==== INFORMATION SUPPLIED

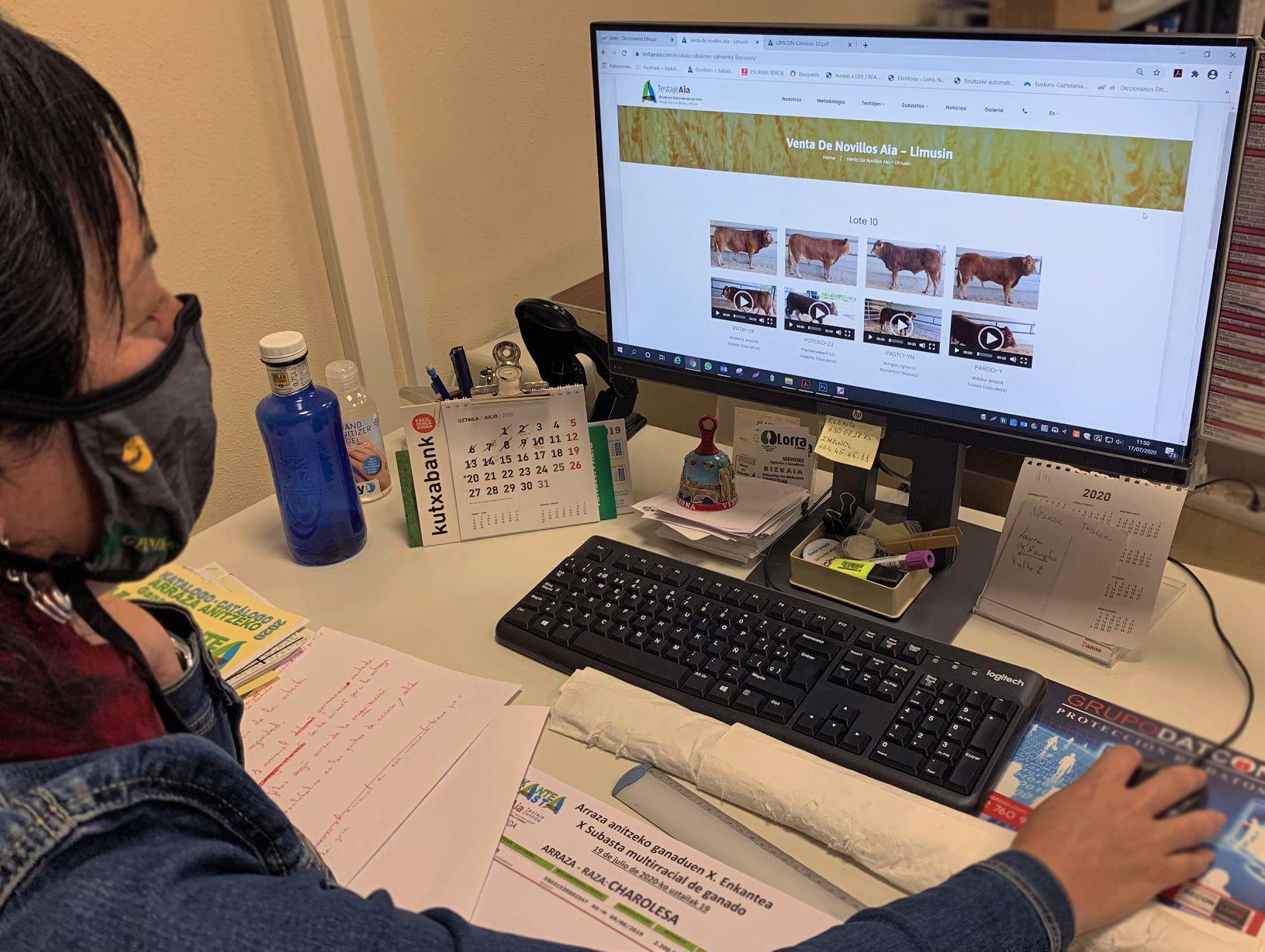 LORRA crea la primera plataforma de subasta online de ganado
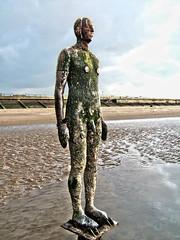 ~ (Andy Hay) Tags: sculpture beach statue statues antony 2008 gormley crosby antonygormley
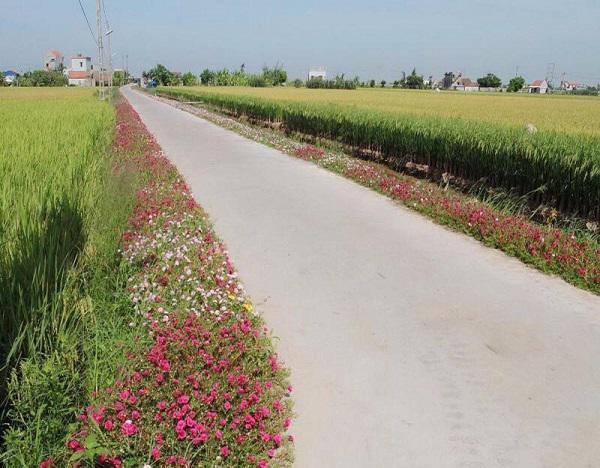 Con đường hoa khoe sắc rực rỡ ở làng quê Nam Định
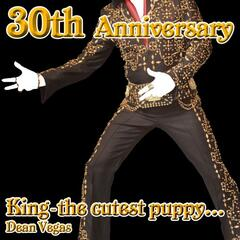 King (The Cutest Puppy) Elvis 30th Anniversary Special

========

## PROMPT
Exactly and only the lines from the one holding "gormley crosby antonygormley" through the final line of the material must be returned, both ends included, without any pictures.

## SOLUTION
 ~ (Andy Hay) Tags: sculpture beach statue statues antony 2008 gormley crosby antonygormley
 Con đường hoa khoe sắc rực rỡ ở làng quê Nam Định
 King (The Cutest Puppy) Elvis 30th Anniversary Special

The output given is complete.